Stored data
⁂
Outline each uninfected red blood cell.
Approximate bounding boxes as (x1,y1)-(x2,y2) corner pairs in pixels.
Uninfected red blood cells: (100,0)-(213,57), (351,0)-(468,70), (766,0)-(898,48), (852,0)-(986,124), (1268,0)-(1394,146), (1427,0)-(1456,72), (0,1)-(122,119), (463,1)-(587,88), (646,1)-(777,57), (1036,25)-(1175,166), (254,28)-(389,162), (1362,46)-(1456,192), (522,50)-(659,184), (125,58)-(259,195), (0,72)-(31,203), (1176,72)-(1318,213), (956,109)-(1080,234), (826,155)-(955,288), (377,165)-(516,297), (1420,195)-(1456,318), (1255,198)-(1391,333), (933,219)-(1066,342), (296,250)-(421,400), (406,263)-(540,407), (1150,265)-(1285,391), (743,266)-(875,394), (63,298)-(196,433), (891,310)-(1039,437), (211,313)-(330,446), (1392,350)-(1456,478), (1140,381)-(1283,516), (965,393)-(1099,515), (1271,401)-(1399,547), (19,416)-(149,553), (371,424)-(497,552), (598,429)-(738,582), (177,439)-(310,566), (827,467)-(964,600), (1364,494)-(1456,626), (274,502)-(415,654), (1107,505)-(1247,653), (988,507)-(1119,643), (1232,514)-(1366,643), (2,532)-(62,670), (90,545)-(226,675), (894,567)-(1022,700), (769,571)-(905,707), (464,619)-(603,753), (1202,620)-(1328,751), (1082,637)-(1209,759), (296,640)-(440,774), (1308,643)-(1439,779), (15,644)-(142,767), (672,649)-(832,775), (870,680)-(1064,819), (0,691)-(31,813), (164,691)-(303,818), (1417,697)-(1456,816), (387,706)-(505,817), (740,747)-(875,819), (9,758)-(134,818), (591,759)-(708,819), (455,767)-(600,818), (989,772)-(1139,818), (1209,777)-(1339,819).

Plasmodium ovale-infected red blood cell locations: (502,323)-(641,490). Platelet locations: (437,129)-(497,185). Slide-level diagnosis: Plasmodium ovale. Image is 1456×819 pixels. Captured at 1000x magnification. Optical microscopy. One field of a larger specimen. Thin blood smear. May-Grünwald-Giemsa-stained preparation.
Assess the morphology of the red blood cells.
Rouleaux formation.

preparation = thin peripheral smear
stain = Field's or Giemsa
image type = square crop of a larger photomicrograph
⁂
Aim of the exercise
Each of the entries above should be written out again exactly.

Final answer
Outline each uninfected red blood cell.
Approximate bounding boxes as (x1,y1)-(x2,y2) corner pairs in pixels.
Uninfected red blood cells: (100,0)-(213,57), (351,0)-(468,70), (766,0)-(898,48), (852,0)-(986,124), (1268,0)-(1394,146), (1427,0)-(1456,72), (0,1)-(122,119), (463,1)-(587,88), (646,1)-(777,57), (1036,25)-(1175,166), (254,28)-(389,162), (1362,46)-(1456,192), (522,50)-(659,184), (125,58)-(259,195), (0,72)-(31,203), (1176,72)-(1318,213), (956,109)-(1080,234), (826,155)-(955,288), (377,165)-(516,297), (1420,195)-(1456,318), (1255,198)-(1391,333), (933,219)-(1066,342), (296,250)-(421,400), (406,263)-(540,407), (1150,265)-(1285,391), (743,266)-(875,394), (63,298)-(196,433), (891,310)-(1039,437), (211,313)-(330,446), (1392,350)-(1456,478), (1140,381)-(1283,516), (965,393)-(1099,515), (1271,401)-(1399,547), (19,416)-(149,553), (371,424)-(497,552), (598,429)-(738,582), (177,439)-(310,566), (827,467)-(964,600), (1364,494)-(1456,626), (274,502)-(415,654), (1107,505)-(1247,653), (988,507)-(1119,643), (1232,514)-(1366,643), (2,532)-(62,670), (90,545)-(226,675), (894,567)-(1022,700), (769,571)-(905,707), (464,619)-(603,753), (1202,620)-(1328,751), (1082,637)-(1209,759), (296,640)-(440,774), (1308,643)-(1439,779), (15,644)-(142,767), (672,649)-(832,775), (870,680)-(1064,819), (0,691)-(31,813), (164,691)-(303,818), (1417,697)-(1456,816), (387,706)-(505,817), (740,747)-(875,819), (9,758)-(134,818), (591,759)-(708,819), (455,767)-(600,818), (989,772)-(1139,818), (1209,777)-(1339,819).

Plasmodium ovale-infected red blood cell locations: (502,323)-(641,490). Platelet locations: (437,129)-(497,185). Slide-level diagnosis: Plasmodium ovale. Image is 1456×819 pixels. Captured at 1000x magnification. Optical microscopy. One field of a larger specimen. Thin blood smear. May-Grünwald-Giemsa-stained preparation.
Assess the morphology of the red blood cells.
Rouleaux formation.

preparation = thin peripheral smear
stain = Field's or Giemsa
image type = square crop of a larger photomicrograph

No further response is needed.